Finger lengths predict marathon times

Running a marathon anytime soon? The length of your fingers could predict how fast you'll be able to complete it...
14 April 2015

Interview with 

Dr Danny Longman, University of Cambridge


If you're planning on running a marathon anytime soon, rather than thinking only Runningabout your feet you might also want to take a look at your hands! New research shows that the relative lengths of the index and ring fingers can predict your race performance. Graihagh Jackson jogged over to see Cambridge University's Danny Longman to find out how...

Danny - Testosterone stimulates growth of the ring finger whereas oestrogen, the female sexual hormone, stimulates growth of the index finger. So, if you have a relatively longer ring finger to index finger, that would suggest you had a more masculine hormone exposure within the womb exposed to a higher concentration of testosterone.

Graihagh - I'm now looking at my ring and index finger and they're quite close. My ring finger is not too far away from my first finger in terms of length. So, that might infer what about me when it comes to long distance running then?

Danny - Well unfortunately, it wouldn't actually be possible to measure just by looking but if you were to have a relatively longer index finger relative to your ring finger, that would therefore give you a predisposition to be more successful at sports due enhanced efficiency in development of your cardiovascular system, which could result in faster running times.

Graihagh - So, how did you look at this? How did you test this hypothesis?

Danny - We attended a half marathon race in Nottingham. The runners had just completed a half marathon, they extremely hot, sweaty and tired and were entirely bemused by the idea of having their hands photographed. But...

Graihagh - I can imagine. 'Give me a flapjack and some Powerade!' would be my initial reaction, I think.

Danny - Well, that was the way we bribed them. I gave them some homemade flapjacks in exchange for photographing their hands.

Graihagh - What did you find? The people with the comparatively longer ring finger to their index finger, were they better runners?

Danny - Yes. We found that in both men and women, there was a strong correlation between the ratio of their fingers and their half marathon performances. Now, this correlation was particularly strong in men. We found that men who were exposed to a lot of testosterone in the womb were on average, nearly 25 minutes faster when compared to men who exposed to a little testosterone.

Graihagh - That's quite significant and what about women? Was it as pronounced?

Danny - Well, there was still a significant relationship for women. It wasn't quite as pronounced. Women with higher testosterone exposure showed an improvement of approximately 11 minutes.

Graihagh - People with a short ring fingers in comparison to their first fingers, should they just throw in the towel now?

Danny - Well, although we did find a very significant relationship between a relatively long ring finger, the amount of difference in ability of this is explained by this genetic factor, is absolutely minimal compared to the effects that you can achieve through training, through diet, through a healthy lifestyle. We really do want to stress that this should not put anyone off running.

Graihagh - So, the longer your ring finger, the better the run you are, perhaps. So, what does that mean?

Danny - When these findings are considered within the context of our evolution, they suggest that endurance running ability may signal male reproductive potential and genetic quality to women.

Graihagh - Do you mean that women just would have found long distance runners sexier?

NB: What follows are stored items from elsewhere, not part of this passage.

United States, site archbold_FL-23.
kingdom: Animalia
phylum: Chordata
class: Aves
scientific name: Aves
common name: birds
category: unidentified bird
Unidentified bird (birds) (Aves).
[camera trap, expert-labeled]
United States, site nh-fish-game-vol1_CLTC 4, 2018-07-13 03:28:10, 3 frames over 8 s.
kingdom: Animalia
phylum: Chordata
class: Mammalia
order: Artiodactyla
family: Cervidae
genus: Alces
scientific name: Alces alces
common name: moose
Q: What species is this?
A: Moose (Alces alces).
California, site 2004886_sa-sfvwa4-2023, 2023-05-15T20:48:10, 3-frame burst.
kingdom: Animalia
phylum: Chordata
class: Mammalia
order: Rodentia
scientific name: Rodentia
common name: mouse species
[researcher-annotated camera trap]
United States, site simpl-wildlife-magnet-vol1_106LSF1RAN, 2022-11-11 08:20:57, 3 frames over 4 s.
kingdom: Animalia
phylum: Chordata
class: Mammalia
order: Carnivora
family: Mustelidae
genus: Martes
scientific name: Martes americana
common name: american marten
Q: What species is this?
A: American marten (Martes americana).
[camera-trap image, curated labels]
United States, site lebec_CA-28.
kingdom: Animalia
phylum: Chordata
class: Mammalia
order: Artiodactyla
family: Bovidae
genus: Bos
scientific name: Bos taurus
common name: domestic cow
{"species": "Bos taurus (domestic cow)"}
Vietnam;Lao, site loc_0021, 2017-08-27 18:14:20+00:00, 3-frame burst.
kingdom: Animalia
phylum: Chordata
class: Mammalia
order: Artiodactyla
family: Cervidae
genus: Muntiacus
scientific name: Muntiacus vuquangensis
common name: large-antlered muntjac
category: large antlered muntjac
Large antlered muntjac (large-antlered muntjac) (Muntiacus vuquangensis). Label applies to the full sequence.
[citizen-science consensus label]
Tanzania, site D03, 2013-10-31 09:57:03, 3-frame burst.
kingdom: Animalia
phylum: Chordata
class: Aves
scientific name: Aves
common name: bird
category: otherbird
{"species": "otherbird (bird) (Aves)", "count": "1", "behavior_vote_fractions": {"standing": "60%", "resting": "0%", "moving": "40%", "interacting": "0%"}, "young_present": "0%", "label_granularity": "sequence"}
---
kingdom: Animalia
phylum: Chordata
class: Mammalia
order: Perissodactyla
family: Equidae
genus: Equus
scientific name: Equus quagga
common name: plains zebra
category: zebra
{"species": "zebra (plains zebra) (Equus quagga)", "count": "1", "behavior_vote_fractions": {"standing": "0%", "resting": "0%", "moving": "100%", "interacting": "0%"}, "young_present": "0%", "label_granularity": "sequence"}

Danny - From one point of view, but what this study is suggesting is that in ancestral populations, ability to run long distances in these populations, where hunting was an important method of acquiring meat, could be one of these signals for portraying genetic quality.

Graihagh - What do you mean? People used to run down their food? I thought it was all bows and arrows.

Danny - Well, we're talking, very much, a lot earlier in our evolutionary history. Now, this persistence hunting is a technique by which hunters track and chase prey to the point of prey exhaustion. Tribes in the Kalahari in Africa and also the Tarimoro in northern Mexico are able to track down prey in this way. So, what we're proposing and what our study is suggesting is that the ability to bring back the meat and to be a successful hunter displays to women traits that are desirable in a potential partners such as intelligence to be able to track the animal, athleticism to be able to catch it, but also in generosity because this meat is then shared throughout the community.

Graihagh - And given this, that we would've been doing this sort of behaviour, and still are in some places, it sort of seems that we've been evolved to run half marathons at least once a week. What's happened? Because most people can't run for 20 minutes without tearing a tendon or something terrible.

Danny - Well, one perspective to answering that question would be to say that our lifestyle today is not the lifestyle to which we have evolved to perform. Humans evolved in much more stressful environments than we have these days. The technology that we have developed over the last 50 years is increasing in pace exponentially and it's actually shielding us from the environment within which we evolved. And so, the environment in which we lived today is a lot more sedentary and as a result of that, the levels of fitness that we perhaps enjoyed in the past are not necessarily enjoyed by the vast majority of the population today.